So we go to the place, a little joint called Kimchi Hana, and I felt daring and ordered something Korean. Gob Dol Bab. Hot and spicy it said. I asked our waiter what it was, and he tells me it’s dolsot bibimbap with gochujang sauce on the side. Oh, gee thanks, that helps. No seriously, what is it? Hot pot with rice and vegetables, with some beef and egg. Ok, I’ll try it.

We like this place because a) the food is good, b) it’s authentic enough that we’re usually the only Caucasians in the place, and c) they totally spoil you by bringing about a dozen little plates of appetizers to the table while your food cooks. Bean sprouts in sauce, kimchi, seaweed salad, a bowl of miso soup, potatoes in sesame oil, daikon with spicy sauce, and so on. Fun. So we nibble on that for a couple minutes, and then my food arrives.

It isn’t often that you can hear your meal arriving before it gets to the table. The waiter put a gigantic stone bowl in front of me, it must have been 10” across and 6” deep. And it was hotter than hell. The food inside was cooking. Sizzling. Practically jumping up and down in the bowl, letting off clouds of steam. Oh sure, you’ve done the fajita thing that comes on a hot iron platter. Forget it. Ten times more sizzle. It roared. This was a massive chunk of fresh lava with food inside. Dangerous meals; I love it. The bowl had to weigh 8 pounds.
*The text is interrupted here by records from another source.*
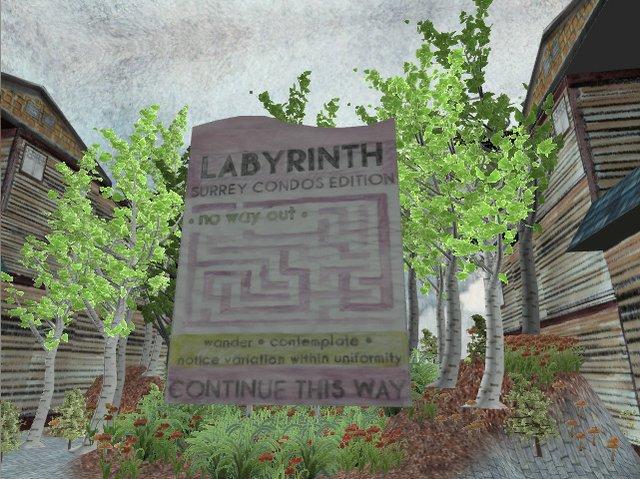 """Sandee Moore, """"Labyrinth: Surrey Condos Edition, Featuring Vinyl Village Upgrade and Surrey Condos Edition,"""" nd"""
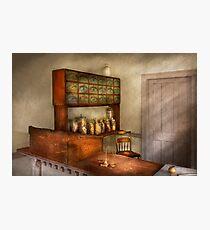 Pharmacy - The herbalist Photographic Print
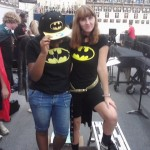 spirit week 2 superhero and cape day 002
And it was filled with prepared vegetables, and on top of all of it, in the middle, was a raw egg. Frying itself. While sitting on top of the vegetables. Wild. That’s how much heat was in the bowl.

And it was fantastic. I was a bit skeptical, because I’ve tried Korean food before, and I guess I picked the wrong dishes ... the best one up until today tasted like a plate full of burned dirt. Now I stand corrected.
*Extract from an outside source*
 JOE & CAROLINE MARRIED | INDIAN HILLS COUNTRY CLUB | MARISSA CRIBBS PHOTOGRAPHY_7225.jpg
You can read all about dolsot bibimbap here. Mine was fancier; it had 12 different kinds of veggie thingies in it. I gather I was supposed to lay on the hot sauce and mix it all together? I didn’t. I ate a little of this one, a little of that one, dip a chopstick full in the hot sauce, share a taste of this and that ... and by the time I got down to the bottom - about half an hour later, and I’m a big eater - not only was I quite full, but the stone bowl had finally cooled off enough so that I could touch it, and the rice at the bottom ... how can I explain this ... the darned meal comes with incentive: finish all your vegetables and you can have the desert at the bottom. The rice had been flavored with something a bit sweet, and had fried itself into crispy golden slabs while I ate my way down to it. What a fantastic idea.

Ok, it was a little shy on meat. They could have stuck a few bits of spicy pork barbecue around the sides, or maybe some of those pre-chewed stewed beef roll-up things they do. But between the dozen dishes of appetizers and the red hot salad bowl of different veggies, I was plenty full enough. And gochujang sauce? It’s a little hot. It’s rather thick, nearly gritty. I think it would make a great barbecue sauce for grilling ribs. But from a Thai food junkie’s perspective it wasn’t hot at all. Why, it hardly made my head sweat. Much. And it didn’t sting my mouth at all.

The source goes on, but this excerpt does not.